Он мог играть цветом предметов в окнах железнодорожного вагона генерала Гроувса, мог видеть, как чернеет солнце, а луна обретает кроваво-красный оттенок. Очертания современных больших городов претили его пониманию красоты и пропорциональности. Он созерцал воспаряющие ввысь здания и никому не принадлежащие гигантские коммерческие предприятия, и их вид вызывал у него отрицательное отношение. Люди покупали акции фондов, которые невозможно было увидеть, и эти акции не имели никакого отношения к собственности или управлению.
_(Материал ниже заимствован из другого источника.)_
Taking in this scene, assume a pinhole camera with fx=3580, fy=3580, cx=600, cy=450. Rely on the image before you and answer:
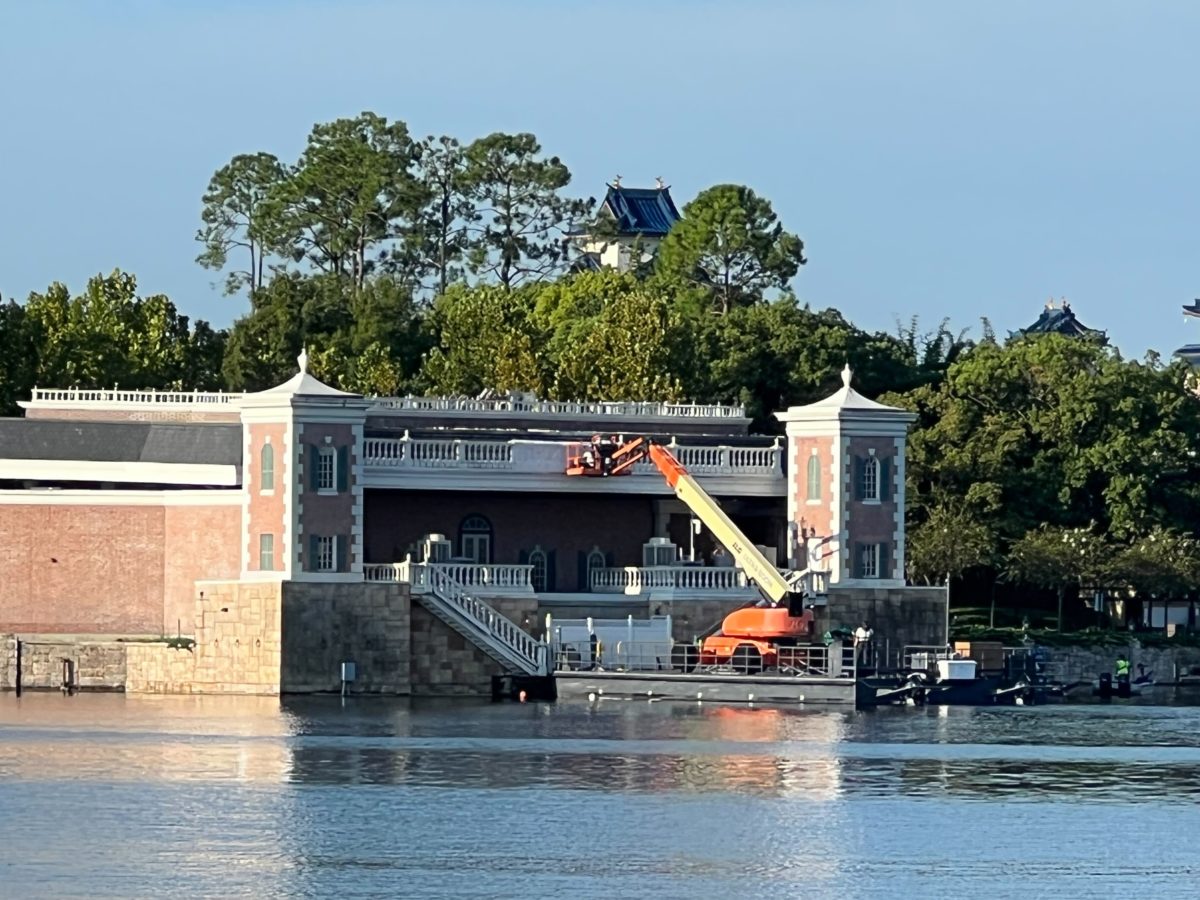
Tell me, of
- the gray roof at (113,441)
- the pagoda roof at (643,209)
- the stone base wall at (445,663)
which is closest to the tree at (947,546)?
the stone base wall at (445,663)

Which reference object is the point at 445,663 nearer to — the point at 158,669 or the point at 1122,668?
the point at 158,669

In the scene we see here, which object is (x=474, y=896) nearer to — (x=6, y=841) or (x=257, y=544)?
(x=6, y=841)

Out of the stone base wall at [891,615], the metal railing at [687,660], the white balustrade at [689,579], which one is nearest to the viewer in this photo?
the metal railing at [687,660]

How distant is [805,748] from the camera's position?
2675 inches

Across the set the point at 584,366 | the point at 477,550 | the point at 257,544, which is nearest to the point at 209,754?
the point at 257,544

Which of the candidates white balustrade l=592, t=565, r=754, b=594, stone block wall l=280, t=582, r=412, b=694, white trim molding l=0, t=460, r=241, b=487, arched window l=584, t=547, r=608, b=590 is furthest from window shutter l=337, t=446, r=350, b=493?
arched window l=584, t=547, r=608, b=590

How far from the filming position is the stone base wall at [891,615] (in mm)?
84000

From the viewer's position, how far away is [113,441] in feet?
287

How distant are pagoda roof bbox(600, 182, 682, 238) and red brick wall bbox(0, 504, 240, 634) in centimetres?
7677

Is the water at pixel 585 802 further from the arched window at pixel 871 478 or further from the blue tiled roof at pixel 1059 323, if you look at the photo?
the blue tiled roof at pixel 1059 323

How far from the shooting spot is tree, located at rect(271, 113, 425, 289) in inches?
5330

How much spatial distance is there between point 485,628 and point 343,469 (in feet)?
16.0

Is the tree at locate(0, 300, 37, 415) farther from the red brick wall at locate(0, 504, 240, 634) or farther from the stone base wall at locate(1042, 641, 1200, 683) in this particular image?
the stone base wall at locate(1042, 641, 1200, 683)

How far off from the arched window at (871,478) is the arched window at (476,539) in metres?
9.14
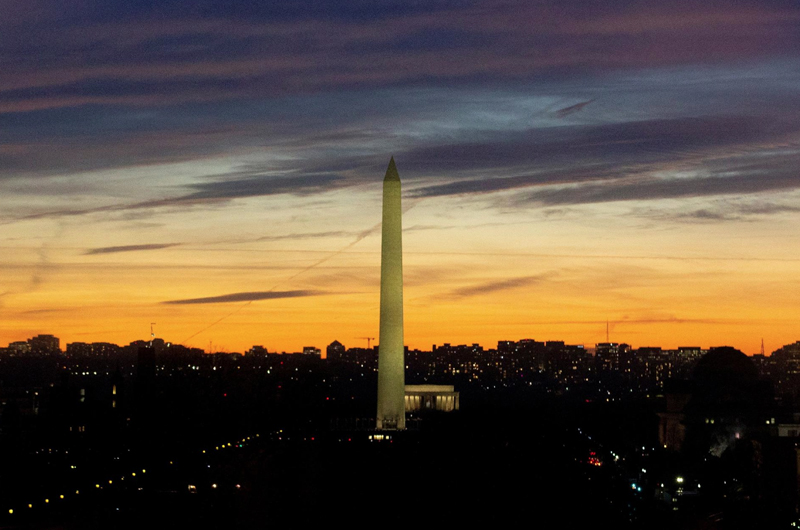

Сам он, в соответствии со своим пониманием масштаба и ответственного нравственного поведения, всегда вкладывал свои силы и деньги только в такие проекты, которые были подконтрольны лишь ему, и с единственной целью — чтобы завладеть тем, что он мог видеть и чем мог владеть, а что касается удовольствия и радости, то пусть их испытывают другие.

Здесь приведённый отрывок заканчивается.